Now take a moment to picture how you would feel after eating this meal.
Scenario 2: You plan a date to meet a good friend at a local restaurant. You make a reservation a few weeks in advance to ensure you’ll be guaranteed a table. You arrive at the restaurant on time and so does your friend. The restaurant has a relaxing ambience, with dimmed lights, pleasant music, and service with a genuine smile. The food comes in multiple courses over about an hour and half. Before you get your food, you smell the wonderful aromas of freshly plated dishes, and see the artful arrangements. In addition, the restaurant boasts an open concept kitchen, so patrons are privy to watching the chefs prepare the culinary delights.
Now take a moment to picture how you would feel after this meal.
My prediction is that you would feel much better after the second scenario. In both situation you are filling yourself, so what is the physiological bases for this? Well, the state of our mind greatly influences how we digest a meal. And much of this influence happens before any food enters our mouth. It is called the cephalic phase of digestion.
The Cephalic Phase of Digestion
In our rushed culture, many people think of eating as an inconvenience. They seek out quick options, and even go as far eliminating eating food completely. We have become disconnected from not only what we’re eating, but just as important, how we’re eating it.

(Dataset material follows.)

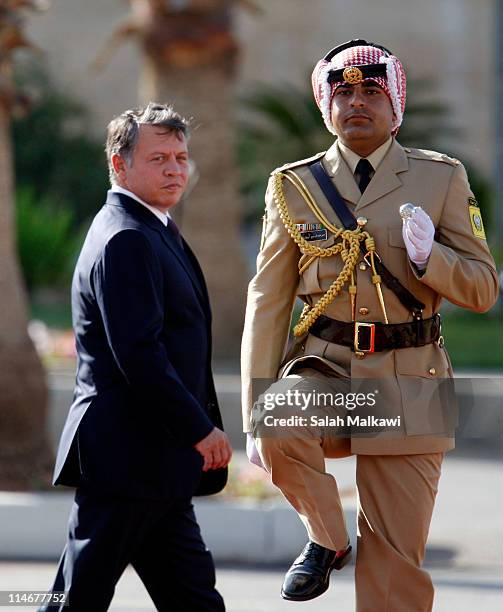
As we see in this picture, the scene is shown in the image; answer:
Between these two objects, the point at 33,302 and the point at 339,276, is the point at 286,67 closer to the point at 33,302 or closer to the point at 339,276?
the point at 33,302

Our senses serve as the initiator of digestion. Seeing a delicious meal, smelling it’s aromas, feeling the texture, even talking about the food, or hearing the pan sizzle, all stimulate a reflex reaction via the vagus nerve which causes the release of digestive juices, readying the stomach for the food that will soon be coming down the pipes. We all know what happens when we picture biting into a big juicy slice of lemon. It’s almost impossible not to start salivating. This “predigestion” actually accounts for about 20-30% of the gastric juices that will be produced. Since stomach hydrochloric acid is critical for proper digestion, this phase is critical for long-term health.

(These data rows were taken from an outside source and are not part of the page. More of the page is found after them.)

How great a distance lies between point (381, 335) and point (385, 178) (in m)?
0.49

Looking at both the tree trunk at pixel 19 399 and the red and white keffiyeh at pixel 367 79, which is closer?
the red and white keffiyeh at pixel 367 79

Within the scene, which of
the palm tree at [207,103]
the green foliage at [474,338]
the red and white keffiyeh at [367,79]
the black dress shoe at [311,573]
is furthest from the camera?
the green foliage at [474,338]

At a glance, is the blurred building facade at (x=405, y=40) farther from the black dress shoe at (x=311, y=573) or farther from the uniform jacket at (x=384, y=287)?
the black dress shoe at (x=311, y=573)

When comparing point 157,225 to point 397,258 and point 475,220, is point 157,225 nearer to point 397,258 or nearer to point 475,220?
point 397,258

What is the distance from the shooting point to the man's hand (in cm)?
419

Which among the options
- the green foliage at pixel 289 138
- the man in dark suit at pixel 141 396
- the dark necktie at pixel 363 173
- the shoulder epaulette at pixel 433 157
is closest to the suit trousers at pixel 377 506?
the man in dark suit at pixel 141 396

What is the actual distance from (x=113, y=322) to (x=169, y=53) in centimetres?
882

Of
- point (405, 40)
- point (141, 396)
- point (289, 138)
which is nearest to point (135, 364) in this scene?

The Clinical Implications of Bypassing the Cephalic Phase
Sometimes it is necessary to rush through a meal. It’s just unavoidable. But when you do this day in and day out, over many years, the consequences can be drastic.
I can’t tell you how many clients I’ve consulted, where the main lifestyle habit we change is that they must take time to to have a mindful meal. The results from this one change are profound. People with irritable bowel syndrome see a decrease in their symptoms. Those who suffer from indigestion find relief. People on antacids and other digestive drugs can reduce their dosage and even discontinue treatment. This might seem like a small inconsequential change, but the results continue to show time and time again.

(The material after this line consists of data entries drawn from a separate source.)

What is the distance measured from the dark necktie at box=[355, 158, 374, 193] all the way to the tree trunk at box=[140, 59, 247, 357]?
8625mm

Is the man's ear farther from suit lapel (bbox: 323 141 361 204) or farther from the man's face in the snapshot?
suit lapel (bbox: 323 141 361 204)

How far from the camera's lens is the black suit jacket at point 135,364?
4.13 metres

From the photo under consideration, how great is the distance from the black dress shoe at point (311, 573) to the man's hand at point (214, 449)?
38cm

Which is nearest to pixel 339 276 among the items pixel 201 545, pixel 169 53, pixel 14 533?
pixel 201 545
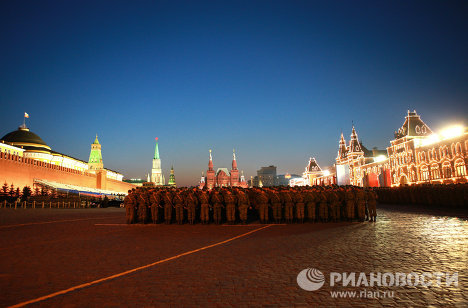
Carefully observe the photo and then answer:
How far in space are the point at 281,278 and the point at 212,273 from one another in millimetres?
1300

Tips to Maximize the Cephalic Phase
- Set time aside for meals
- As mentioned in Michael Pollan’s book Food Rules, “eat at a table. A desk is not a table”.
- Plan your meals in advance.
- Engage in pleasant conversation before and during the meal. Avoid upsetting conversation.
- Set the mood for mealtime. Dim the lights. Light a candle. Play some dinner music.
- Present the food in a visually appealing manner.
- Use herbs and spices and aromatic foods.
- Give yourself ample time to eat your meal.
From a clinical perspective, when I see my clients learning how to eat as well as learning what to eat, the positive results are multiplied.